Her long, swinging hair hid her face as she prepared to cast off, but her exceptionally clear voice was angry. “If you mean Cecil Ogden, he’s gone up to Kinloch Castle with his torch.” And she sat down, slamming the rowlocks into their holes.

Johnson said, in that mild tone we had all learned to distrust, “The Warden’s a good chap, Victoria. I shouldn’t worry. The odd handout is part of his job.”

Victoria had an oar in her grip. “I wish they wouldn’t. Once Cecil put it all to good use, but he’s getting lazier and lazier. Soon he’ll just be a scavenger.” The bitterness in her voice silenced him. She looked at us then, defiantly, and said, “Where’s Lenny?”

“On
Dolly
. Fishing off the stern with a murderer,” said Johnson. “But at your service, as ever. Something wrong?”

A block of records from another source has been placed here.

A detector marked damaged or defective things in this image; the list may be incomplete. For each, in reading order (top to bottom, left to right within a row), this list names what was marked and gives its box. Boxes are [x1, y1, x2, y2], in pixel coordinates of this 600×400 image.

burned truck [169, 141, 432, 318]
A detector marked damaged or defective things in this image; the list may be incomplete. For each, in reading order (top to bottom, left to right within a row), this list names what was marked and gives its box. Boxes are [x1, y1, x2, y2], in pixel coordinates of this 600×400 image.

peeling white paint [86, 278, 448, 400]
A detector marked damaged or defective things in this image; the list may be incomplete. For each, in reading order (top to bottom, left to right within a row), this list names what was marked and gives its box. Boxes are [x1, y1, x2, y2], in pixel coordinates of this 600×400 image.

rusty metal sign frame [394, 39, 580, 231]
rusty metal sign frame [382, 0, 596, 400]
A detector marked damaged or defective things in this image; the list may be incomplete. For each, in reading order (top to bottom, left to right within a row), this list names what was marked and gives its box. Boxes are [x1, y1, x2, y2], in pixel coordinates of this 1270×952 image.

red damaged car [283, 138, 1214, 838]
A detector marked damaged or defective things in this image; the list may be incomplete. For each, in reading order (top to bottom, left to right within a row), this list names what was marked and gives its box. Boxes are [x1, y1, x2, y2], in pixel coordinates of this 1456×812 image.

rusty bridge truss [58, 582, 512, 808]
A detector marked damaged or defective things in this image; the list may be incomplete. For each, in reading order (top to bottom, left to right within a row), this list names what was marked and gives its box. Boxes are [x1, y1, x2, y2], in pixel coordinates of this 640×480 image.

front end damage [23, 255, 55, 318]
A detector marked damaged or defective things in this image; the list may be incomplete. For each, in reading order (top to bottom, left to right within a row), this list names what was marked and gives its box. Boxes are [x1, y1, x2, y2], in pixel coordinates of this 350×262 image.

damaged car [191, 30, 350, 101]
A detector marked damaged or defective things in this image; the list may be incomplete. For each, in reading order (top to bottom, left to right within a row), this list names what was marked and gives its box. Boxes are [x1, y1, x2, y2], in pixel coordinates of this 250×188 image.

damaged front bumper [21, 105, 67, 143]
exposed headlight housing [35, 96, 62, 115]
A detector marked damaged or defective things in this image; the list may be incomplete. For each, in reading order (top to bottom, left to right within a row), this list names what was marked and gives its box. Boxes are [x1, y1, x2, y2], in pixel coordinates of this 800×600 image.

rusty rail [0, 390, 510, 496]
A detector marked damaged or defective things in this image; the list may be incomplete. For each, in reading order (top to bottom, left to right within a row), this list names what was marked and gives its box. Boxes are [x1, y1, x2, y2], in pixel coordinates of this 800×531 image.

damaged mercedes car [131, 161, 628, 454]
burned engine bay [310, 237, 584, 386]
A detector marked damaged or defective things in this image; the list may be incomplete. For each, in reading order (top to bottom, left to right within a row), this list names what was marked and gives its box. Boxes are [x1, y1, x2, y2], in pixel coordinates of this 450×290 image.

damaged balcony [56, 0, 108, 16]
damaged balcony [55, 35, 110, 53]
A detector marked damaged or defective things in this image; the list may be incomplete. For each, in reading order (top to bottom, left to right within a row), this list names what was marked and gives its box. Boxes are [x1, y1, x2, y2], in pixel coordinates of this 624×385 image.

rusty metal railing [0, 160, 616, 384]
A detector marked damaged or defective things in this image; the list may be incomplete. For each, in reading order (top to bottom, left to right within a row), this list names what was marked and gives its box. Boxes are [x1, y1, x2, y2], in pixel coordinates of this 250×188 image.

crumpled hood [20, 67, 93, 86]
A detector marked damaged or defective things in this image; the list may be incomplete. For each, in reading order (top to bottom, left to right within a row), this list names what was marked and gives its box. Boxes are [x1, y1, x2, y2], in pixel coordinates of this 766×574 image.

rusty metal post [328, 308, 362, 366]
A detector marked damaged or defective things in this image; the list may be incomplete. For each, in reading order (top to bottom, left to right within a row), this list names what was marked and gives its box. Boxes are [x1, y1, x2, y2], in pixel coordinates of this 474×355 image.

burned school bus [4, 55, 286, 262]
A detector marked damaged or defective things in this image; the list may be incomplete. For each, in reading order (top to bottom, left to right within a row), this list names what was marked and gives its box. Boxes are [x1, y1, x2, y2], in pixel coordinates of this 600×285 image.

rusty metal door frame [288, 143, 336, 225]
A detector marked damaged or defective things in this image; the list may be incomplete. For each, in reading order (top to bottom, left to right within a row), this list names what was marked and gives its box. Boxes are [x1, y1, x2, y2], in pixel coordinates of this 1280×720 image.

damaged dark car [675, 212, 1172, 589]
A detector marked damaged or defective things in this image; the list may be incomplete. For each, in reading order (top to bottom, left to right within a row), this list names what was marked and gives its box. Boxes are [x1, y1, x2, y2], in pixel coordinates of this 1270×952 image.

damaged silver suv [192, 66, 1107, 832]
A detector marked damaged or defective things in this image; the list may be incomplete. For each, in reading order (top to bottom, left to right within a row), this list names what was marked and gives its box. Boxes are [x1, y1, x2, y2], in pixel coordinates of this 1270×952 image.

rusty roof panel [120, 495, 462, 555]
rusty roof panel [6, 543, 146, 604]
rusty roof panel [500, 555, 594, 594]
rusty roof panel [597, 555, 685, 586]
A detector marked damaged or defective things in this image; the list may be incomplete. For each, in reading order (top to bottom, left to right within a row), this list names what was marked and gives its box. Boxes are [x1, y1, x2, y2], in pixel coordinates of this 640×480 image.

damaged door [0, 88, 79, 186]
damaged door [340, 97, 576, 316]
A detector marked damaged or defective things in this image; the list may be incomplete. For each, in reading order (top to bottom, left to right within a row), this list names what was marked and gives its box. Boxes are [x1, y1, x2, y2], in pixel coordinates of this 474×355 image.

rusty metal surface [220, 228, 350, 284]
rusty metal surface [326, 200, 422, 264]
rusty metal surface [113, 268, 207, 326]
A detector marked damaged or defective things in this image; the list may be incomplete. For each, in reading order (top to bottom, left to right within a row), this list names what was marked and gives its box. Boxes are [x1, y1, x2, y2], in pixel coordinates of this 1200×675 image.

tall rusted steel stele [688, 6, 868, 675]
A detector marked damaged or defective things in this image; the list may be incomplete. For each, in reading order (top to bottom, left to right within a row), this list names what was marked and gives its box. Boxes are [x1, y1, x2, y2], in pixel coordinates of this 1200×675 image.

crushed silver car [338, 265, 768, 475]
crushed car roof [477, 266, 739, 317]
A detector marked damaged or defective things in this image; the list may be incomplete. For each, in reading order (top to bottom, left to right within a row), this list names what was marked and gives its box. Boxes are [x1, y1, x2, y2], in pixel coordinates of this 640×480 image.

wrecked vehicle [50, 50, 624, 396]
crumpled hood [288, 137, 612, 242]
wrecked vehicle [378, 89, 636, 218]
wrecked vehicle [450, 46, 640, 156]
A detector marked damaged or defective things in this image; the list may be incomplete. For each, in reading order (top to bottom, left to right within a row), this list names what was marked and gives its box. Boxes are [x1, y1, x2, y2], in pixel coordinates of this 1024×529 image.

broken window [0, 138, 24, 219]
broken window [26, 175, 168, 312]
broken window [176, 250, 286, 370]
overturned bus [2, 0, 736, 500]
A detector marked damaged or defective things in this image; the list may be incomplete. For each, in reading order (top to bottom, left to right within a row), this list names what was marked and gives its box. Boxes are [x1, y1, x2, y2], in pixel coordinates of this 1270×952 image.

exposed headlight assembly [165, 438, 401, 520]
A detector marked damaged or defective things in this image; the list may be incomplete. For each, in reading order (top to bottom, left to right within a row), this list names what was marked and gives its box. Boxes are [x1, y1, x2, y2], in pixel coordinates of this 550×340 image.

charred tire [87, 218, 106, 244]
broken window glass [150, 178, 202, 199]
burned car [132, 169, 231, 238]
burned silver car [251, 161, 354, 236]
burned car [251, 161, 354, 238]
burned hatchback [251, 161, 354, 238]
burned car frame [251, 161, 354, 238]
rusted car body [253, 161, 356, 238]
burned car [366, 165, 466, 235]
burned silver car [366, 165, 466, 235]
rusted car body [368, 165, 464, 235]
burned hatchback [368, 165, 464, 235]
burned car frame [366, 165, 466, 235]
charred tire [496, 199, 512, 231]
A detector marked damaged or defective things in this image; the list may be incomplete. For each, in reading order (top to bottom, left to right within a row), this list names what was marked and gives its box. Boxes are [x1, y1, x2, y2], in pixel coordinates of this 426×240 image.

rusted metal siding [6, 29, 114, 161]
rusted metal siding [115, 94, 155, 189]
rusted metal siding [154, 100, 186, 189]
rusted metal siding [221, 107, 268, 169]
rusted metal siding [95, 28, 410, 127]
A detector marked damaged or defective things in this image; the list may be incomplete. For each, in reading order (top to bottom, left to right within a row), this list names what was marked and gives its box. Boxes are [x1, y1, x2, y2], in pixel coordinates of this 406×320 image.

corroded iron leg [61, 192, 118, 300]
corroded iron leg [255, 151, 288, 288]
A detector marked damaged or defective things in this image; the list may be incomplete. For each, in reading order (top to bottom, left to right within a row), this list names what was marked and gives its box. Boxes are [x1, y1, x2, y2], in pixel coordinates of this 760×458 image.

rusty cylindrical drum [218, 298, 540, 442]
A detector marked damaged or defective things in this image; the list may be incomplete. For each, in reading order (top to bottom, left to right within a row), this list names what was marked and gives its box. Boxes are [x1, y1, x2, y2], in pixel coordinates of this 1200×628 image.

“Battery,” said Victoria abruptly. Lenny was a genius with electricity, I had learned, and generous with his help. I did not understand Victoria’s tone until Johnson said, “My, my!” with irony. “And I was about to congratulate you on having the brightest lights in Portree.” And as Victoria for some reason flushed an unbecoming beetroot, he added, “Hence the walkout?”

Victoria was still scarlet. I could see Kenneth couldn’t understand either. “It isn’t a walkout,” she muttered. “Not yet. I’m just going back on board
Seawolf
.”

And taking the dinghy, of course. It might not be a walk-out, but it was an effective declaration of independence. Except that, wrapped up in his eccentric preoccupations, Ogden would hardly notice the worm had revolved. And could always cadge a lift, I supposed, in
Symphonetta
’s dory, or
Binkie
’s or ours. He would have to, for I saw, as the mist continued to lift, that in fact ours were the only four yachts, barring the
Sioras
, in the loch.

We left Victoria, and resumed the rough, stony path round the bay. We saw no one. The path passed an oil store, became a bridge over a rushing stream joining the sea on our right, and passed a lime kiln, as old as the Castle. A midge stung, a needle-prick, and another; and suddenly there were voices, and we all drew breath and relaxed, for there was only a small tented encampment on the shore, and a smudge fire, and two lads in hooded anoraks bent over it, preferring suffocation to midges. They had come perhaps with the last ferry, and were going back later that night, having tramped the two permitted nature trails and defeated the midges. On the sodden hills, half-invaded by mist, I had noticed one or two others, but these had rifles. It was, Johnson said, the season for culling the deer.